We went up very slowly.  Just under 10 km/h.  For an hour and a half.  Through fog, sun, rain, snow and hail.  We came down at 75 km/h, slowing only to avoid hitting the two grizzlies crossing the road just metres ahead of us.

I’ve got to do this more often!  🙂

Drive down scenic highway 40 through Kananaskis in the summer and you’ll reach Highwood Pass, the highest road in Canada at 2206 metres (7239 feet).  But in winter and spring the pass is closed to motor vehicles.  It belongs to the wildlife.  Which yesterday included a handful of cyclists.
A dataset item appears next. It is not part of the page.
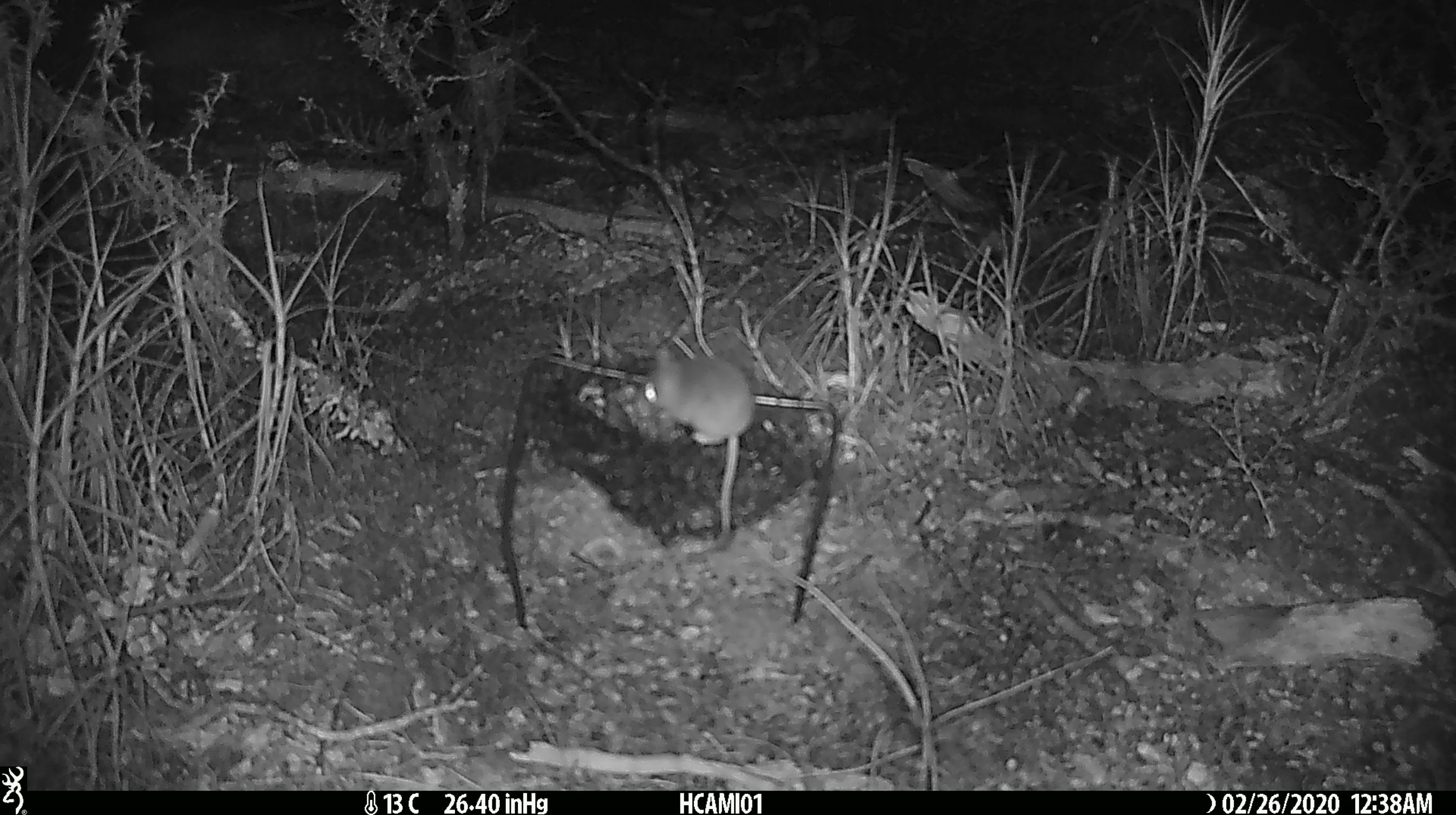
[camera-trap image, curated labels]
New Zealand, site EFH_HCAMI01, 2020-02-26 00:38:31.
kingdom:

I went with Mike, a neighbour from down the street, his brother-in-law Doug, and a friend Jim from our church, all of us casual cyclists.  Mike and Doug have done this route several times, and were nice enough to invite Jim and Yours Truly this year.  We drove out to where the highway closes, biked to the summit, enjoyed squashed PB&H sandwiches surrounded by towering white-capped summits, then biked back down again.  It’s not actually long in terms of kilometres, only 17 km each way, but it’s all uphill.  Breathtaking scenery the entire route (yes, it’s because of the scenery we were out of breath), and lots of wildlife.  The (paved) road was covered with bear and mountain sheep scat, their way of reminding us we’re in their territory.  We saw a bald eagle, plenty of Rocky Mountain Bighorn Sheep, an elk, a moose, prairie dogs (or whatever their mountain cousins are called) which thought my bike pedal made a nice lunch, innumerable birds I couldn’t begin to name, no insects whatsoever, and yes, two big grizzlies.  All so close we could almost touch them if we were foolish enough.

This Friday the pass opens to motor traffic, and the wildlife will fade into the forests for a few more months.  I hope I can visit them again next spring.

Nate

P.S. I’ll post some pictures when Doug emails them to me.  He was the only one with the forethought to bring a camera.